In continuing the blog series on the new Georgia non-compete law, we will now discuss the application in our firm’s recent case that involved a license agreement whereby independent contractors were hired to coach small children at the children’s schools. Specifically at issue was whether the agreements signed by the instructors prevented them from working for a competing business that provided similar coaching programs to small children. The agreements were signed after May 11, 2011 and therefore are subject to the new law.

Of particular concern with the agreements were 1) the duration, and 2) the scope of activity. The duration of the agreements was for a period of three (3) years after the term of the agreement. As previously mentioned, under the new law, Georgia courts will presume anything over 2 years in duration is unreasonable. Furthermore, the agreements stated that the subcontractor could not engage in business “in any way, including but not limited to, as owner, instructor, manager, or consultant…” Under the old law, the language “in any way” would have rendered this agreement unenforceable.

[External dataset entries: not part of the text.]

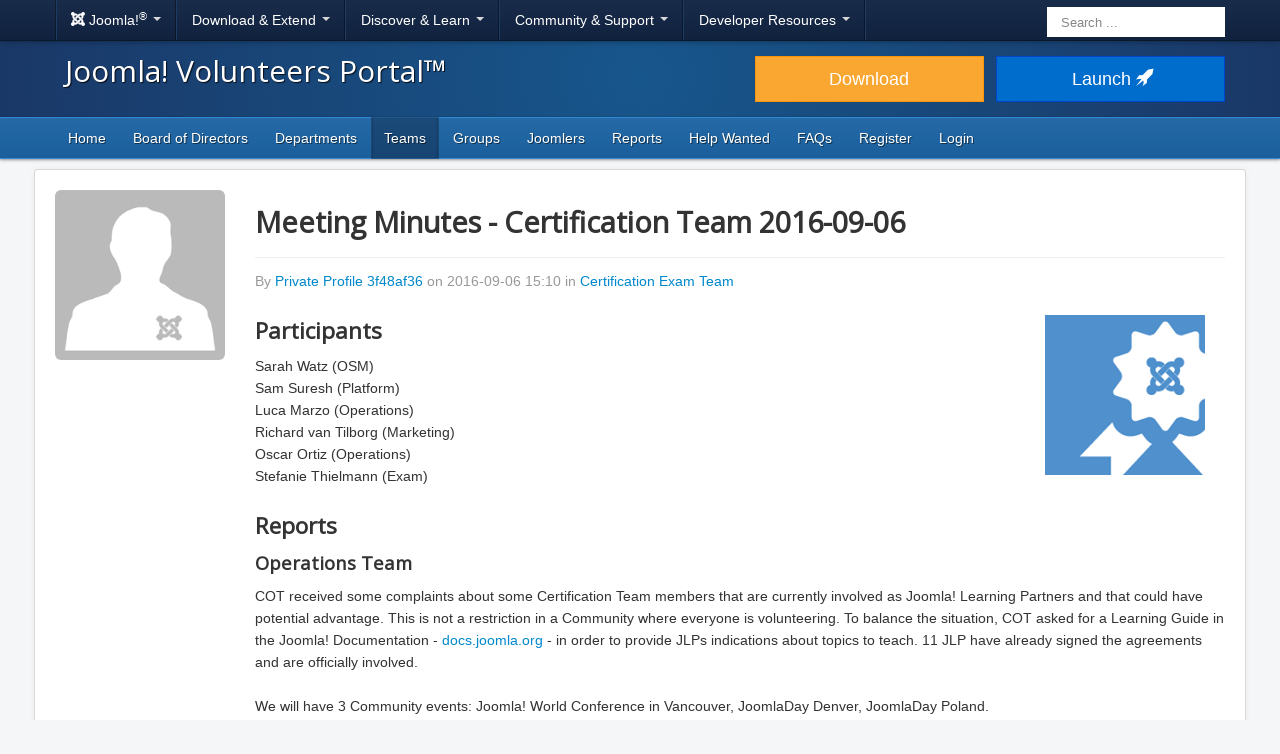

--- FILE ---
content_type: text/css
request_url: https://volunteers.joomla.org/media/com_volunteers/css/frontend.css?v=20170315
body_size: 726
content:
.table .volunteer-image img {
	width: 50px;
	height: 50px;
	padding-right: 10px;
}

.table .volunteer-image .volunteer-location {
	margin-top: 5px;
	display: block;
}

.members img {
	width: 50px;
	height: 50px;
	margin: 0;
	padding: 0;
}

.members a {
	margin: 1px;
	padding: 0;
	float: left;
}

.all-members {
	width: 50px;
	height: 50px;
	background: #1b63a2;
	color: #fff;
	padding: 2px;
	text-align: center;
	text-transform: uppercase;
	-webkit-border-radius: 5px;
	-moz-border-radius: 5px;
	border-radius: 5px;
}

.all-members:hover {
	background: #13294a;
	color: #fff;
	text-decoration: none;
}

.all-members .all {
	line-height: 25px;
	display: block;
}

.all-members .number {
	line-height: 18px;
	font-size: 25px;
	font-weight: bold;
}

.table.table-vertical-align td {
	vertical-align: middle !important;
}

.well h2 {
	margin-top: 0;
}

.address {
	display: none;
}

.volunteer-edit .controls .alert {
	margin-bottom: 0;
}

.btn-group.pull-right + .btn-group {
	margin-right: 5px;
}

.filter-bar {
	margin: 12px 0;
}

.filter-bar .btn-toolbar {
	margin: 0;
}

.media .pull-left {
	margin-right: 10px;
}

.media-list h3 {
	font-size: 14px;
	line-height: 16px;
}

.media-list li.media:hover {
	background: #f5f5f5;
}

.media-list li.media:hover a {
	text-decoration: none;
}

#map-canvas {
	height: 200px;
}

.report-title {
	margin-top: 0;
}

.report p,
.item-page {
	word-wrap: break-word;
}

.volunteer-certificated {
	margin-top: 15px;
}

@media (min-width: 480px) {
	#map-canvas {
		height: 300px;
	}
}

@media (min-width: 768px) {
	#map-canvas {
		height: 400px;
	}
}

@media (max-width: 767px) {
	thead {
		display: none;
	}

	tr td:first-child {
		border-top: 1px solid #333;
	}

	tbody td {
		display: block;
		text-align: center;
	}

	tbody td:before {
		content: attr(data-th) ':';
		font-weight: bold;
	}

	.table .volunteer-image img {
		float: right;
		padding-right: 0;
	}

	.joomlastory .media .pull-left,
	.latest-volunteers .media .pull-left {
		float: left;
		margin-bottom: 0;
	}

	.row-fluid .report .span2 {
		width: 15%;
		float: left;
	}

	.row-fluid .report .span10 {
		width: 85%;
		float: right;
		padding-left: 10px;
	}

	.volunteers .row-fluid .span3 {
		width: 50%;
		float: left;
	}

	.volunteers .row-fluid .span3 .well {
		margin: 5px;
	}

	.members {
		margin-top: 10px;
	}

	.well {
		margin-top: 10px;
	}

	.volunteers .span3:nth-child(3n) {
		clear: left
	}
}


--- FILE ---
content_type: text/css
request_url: https://volunteers.joomla.org/media/joomlarrssb/css/joomla.css
body_size: 220
content:
.rrssb-buttons li a {
    border-radius: 0;
}

.rrssb-buttons li a .rrssb-text {
    font-size: 11px;
}

.rrssb-buttons.large-format li a {
    border-radius: 0;
    padding: 11px 7px 12px 27px;
}

.share-container {
    margin: 10px 0;
}

/* Smartphones and Tablets */
@media only screen and (min-width: 321px) and (max-width: 767px) {
    .rrssb-buttons li {
        width: 42px !important;
    }

    .rrssb-buttons li a .rrssb-text {
        visibility: hidden;
    }

    .rrssb-buttons li a .rrssb-icon {
        width: 17px;
        height: 17px
    }
}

Although, thankfully for our client, this case and these agreements did not have to go before a court for interpretation, it is reasonable to assume that a Georgia court would find this language unreasonable even under the more relaxed rules of the new law. Considering that these instructors merely provided coaching to children ranging in age from approximately 3-5 years old, it is probably unreasonable to prevent the instructor from engaging in business in any way to a similar business as the employer, including as an owner, instructor, manager, or consultant. Doing such would prevent the instructors from acting in any capacity, as a coach or otherwise, in a business that was similar to the employer. Theoretically, the instructors would have been prevented not only from acting as an instructor or coach but would also be preventing from acting as an accountant, a custodian, or security personal, just to name a few, as long as the employment was with a similar business.

Remember, while this agreement would have definitely been stricken under the old law and considered unenforceable, under the new law, a Georgia court could go in and “blue-pencil” the agreement and tailor it to

  1. protect the legitimate business interest and
  2. realize the original intent of the agreement.